Who, What, Why: Jo Tiongson-Perez

Through a Sachs Arts grant, Jo Tiongson-Perez of the Penn Museum co-authored a compilation of mostly Indigenous folktales from the Philippines. 

Jo Perez smiles and poses in Asia Gallery in museum.
Jo Tiongson-Perez inside the Asia section of the Penn Museum. 
    • Who

      Jo Tiongson-Perez, chief marketing and communications officer at the Penn Museum, knew plenty of Greek myths and Hans Christian Andersen fairytales—the kinds she would recall to her daughter at bedtime. But why, she eventually mused with college friend Denise Orosa, didn’t she know any Indigenous Filipino stories?

      Tiongson-Perez, who grew up in Manila, now engages daily with themes of cultural heritage preservation and storytelling at the Penn Museum. So, after seeing a call for applications in 2020 from The Sachs Program for Arts Innovation, which issued a slew of responsive grants in support of Asian, Asian-American and Pacific Islander Artists at Penn, she decided she could leverage this background to make a difference.

    • What

      Together with Orosa, a K-12 educator, Tiongson-Perez curated and helped to adapt or translate 11 stories from Tagalog for “Once Upon the Sun and Sea,” featuring illustrations from Filipina artist Tin Javier. The book brings together eight Indigenous stories and added three non-Indigenous folktales that Filipino families might already recognize. The ambition, Tiongson-Perez says, was to “widen the storytelling space to include these types of stories.”

      For stories that may not have been written down, she worked with the Byanyas Foundation in Palawan, Philippines, to locate elders from the Tagbanua, one of the oldest Indigenous tribes in the country who were able to orally recreate the stories for later translation. To distinguish which stories were already popular and which were more Indigenous, she consulted with anthropologists. In the process, Tiongson-Perez discovered that many of the Indigenous stories were housed and preserved in the Philippine highlands, which were less likely to be colonized during the Spanish colonial period.
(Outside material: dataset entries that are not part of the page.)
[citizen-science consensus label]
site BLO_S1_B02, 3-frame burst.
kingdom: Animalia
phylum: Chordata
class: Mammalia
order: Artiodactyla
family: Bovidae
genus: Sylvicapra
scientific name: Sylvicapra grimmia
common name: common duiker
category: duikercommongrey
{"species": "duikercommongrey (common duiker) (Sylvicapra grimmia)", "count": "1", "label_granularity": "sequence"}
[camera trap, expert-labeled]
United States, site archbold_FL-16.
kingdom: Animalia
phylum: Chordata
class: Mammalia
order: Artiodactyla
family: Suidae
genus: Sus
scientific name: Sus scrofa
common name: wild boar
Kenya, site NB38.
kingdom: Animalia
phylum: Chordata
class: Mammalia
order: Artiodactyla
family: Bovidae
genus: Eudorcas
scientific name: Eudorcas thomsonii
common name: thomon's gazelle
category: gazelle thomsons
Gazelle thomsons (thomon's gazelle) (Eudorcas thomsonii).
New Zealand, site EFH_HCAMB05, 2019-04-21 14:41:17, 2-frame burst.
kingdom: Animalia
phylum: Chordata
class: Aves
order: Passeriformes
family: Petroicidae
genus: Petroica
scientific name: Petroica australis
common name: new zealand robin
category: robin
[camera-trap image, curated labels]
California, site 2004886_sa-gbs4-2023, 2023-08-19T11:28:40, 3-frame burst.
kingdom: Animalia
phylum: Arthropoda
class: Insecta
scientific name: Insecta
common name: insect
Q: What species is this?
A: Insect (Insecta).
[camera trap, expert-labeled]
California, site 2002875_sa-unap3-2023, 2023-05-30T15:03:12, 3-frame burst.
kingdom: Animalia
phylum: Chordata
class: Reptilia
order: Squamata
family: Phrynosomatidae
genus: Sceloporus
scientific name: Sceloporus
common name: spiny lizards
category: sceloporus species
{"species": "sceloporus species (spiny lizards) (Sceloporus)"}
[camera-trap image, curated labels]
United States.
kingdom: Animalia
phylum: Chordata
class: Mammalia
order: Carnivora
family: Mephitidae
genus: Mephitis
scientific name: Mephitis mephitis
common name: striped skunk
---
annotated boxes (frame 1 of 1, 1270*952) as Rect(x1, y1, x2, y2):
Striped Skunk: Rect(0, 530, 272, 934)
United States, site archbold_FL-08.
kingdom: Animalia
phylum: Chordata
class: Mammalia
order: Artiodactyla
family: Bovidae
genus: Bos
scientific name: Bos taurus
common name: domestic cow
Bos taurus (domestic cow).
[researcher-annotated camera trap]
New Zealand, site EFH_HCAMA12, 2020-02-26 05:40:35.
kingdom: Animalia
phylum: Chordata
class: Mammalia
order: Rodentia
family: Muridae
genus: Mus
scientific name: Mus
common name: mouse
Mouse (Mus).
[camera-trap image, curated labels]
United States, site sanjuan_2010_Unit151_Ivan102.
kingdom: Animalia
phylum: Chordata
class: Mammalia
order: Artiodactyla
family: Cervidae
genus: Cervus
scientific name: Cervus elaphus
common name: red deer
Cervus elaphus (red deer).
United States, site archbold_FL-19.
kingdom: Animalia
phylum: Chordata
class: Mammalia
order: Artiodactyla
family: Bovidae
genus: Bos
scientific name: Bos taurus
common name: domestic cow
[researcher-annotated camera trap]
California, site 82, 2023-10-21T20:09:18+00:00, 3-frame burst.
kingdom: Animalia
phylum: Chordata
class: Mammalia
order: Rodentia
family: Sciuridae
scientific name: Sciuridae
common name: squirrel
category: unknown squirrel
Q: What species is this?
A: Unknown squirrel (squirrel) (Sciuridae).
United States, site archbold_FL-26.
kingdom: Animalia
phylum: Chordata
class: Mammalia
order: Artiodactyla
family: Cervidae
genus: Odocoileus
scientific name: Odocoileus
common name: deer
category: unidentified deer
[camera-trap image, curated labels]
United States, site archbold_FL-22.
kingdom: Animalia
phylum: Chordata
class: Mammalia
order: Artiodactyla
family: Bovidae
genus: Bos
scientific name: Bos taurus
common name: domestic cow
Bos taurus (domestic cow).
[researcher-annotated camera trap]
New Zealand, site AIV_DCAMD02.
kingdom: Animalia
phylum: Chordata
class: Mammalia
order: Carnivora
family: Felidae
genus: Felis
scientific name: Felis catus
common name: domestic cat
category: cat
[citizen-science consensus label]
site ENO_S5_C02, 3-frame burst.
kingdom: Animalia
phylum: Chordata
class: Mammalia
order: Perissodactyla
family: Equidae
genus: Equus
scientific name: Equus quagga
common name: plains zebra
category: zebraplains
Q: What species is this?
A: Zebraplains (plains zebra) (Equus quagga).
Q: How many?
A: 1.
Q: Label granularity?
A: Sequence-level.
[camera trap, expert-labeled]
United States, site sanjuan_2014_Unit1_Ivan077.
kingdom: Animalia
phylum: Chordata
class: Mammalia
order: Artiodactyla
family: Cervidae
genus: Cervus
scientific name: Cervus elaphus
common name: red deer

These stories also, she explains, tend to have less Western influence, including fewer Christian morals and “neat arcs”—which became a consideration when tackling translation efforts.

      “[The stories] are less about the ‘They lived happily ever after’ and more about being and becoming, being OK with this moment in time and this continuum of existence,” says Tiongson-Perez. “I wasn’t used to that, so we did our best to honor the original intent of the stories as opposed to wondering, ‘Where is the resolution?’”

      The illustrations, meanwhile, apply the mixed-media methods of Javier, who used a punched paper and collage method and rigorous research methods to incorporate patterns, colors, and elements of nature that honored both the Filipino storytelling tradition, flora, and fauna, including textiles.

    • Why

      While researching what Indigenous stories had already been identified and which to include in their book, Tiongson-Perez says she and Orosa were surprised by some of the historical characterizations they read.

      “We encountered a lot of characterizations of the stories and culture as primitive, or savage, or even ‘weird,’” she says, recalling anthropological introductions she found from the early 1900s. “Their introductions were framing it as a big ‘othering,’ and it made us think then that this could be a way to challenge those historical characterizations.”

      The book, she says, presents an opportunity to celebrate these stories as much as the Western counterparts she grew up with.

      One story included, “Aponibolinayen and the Sun,” is an excerpt of an Itneg story about a female character who enters “Init-init,” or the realm of the sun. It begins a bit like “Jack and the Beanstalk,” Tiongson-Perez says, except there is no tidy ending and the trajectory of the character vastly differs.

      “She enters this realm, and the sun is fascinated with her, and she’s all about negotiating her space—her right to coexist in that space as she’s also exploring, and it’s so very different from the fairytales I grew up with where female characters are always waiting for something to happen to them and their life doesn’t happen until then,” she says.

      Instead, the character is “asserting her own being.”

      “I wonder how I would have thought about things if I’d heard that earlier in my life,” Tiongson-Perez adds.

      She and Orosa will read from the book and do a signing at the March 9 edition of the Museum’s CultureFest! series. “Once Upon the Sun and Sea” is available to buy through various online retailers and Harriett’s Bookshop in Fishtown.

      Upon finishing the book, Tiongson-Perez says, she was finally able to read out loud one of the Indigenous Filipino stories to her daughter—even if she is 15.

      “It was fun to do that!” she says.

Young girl eating a fish and heating a pot in the wilderness.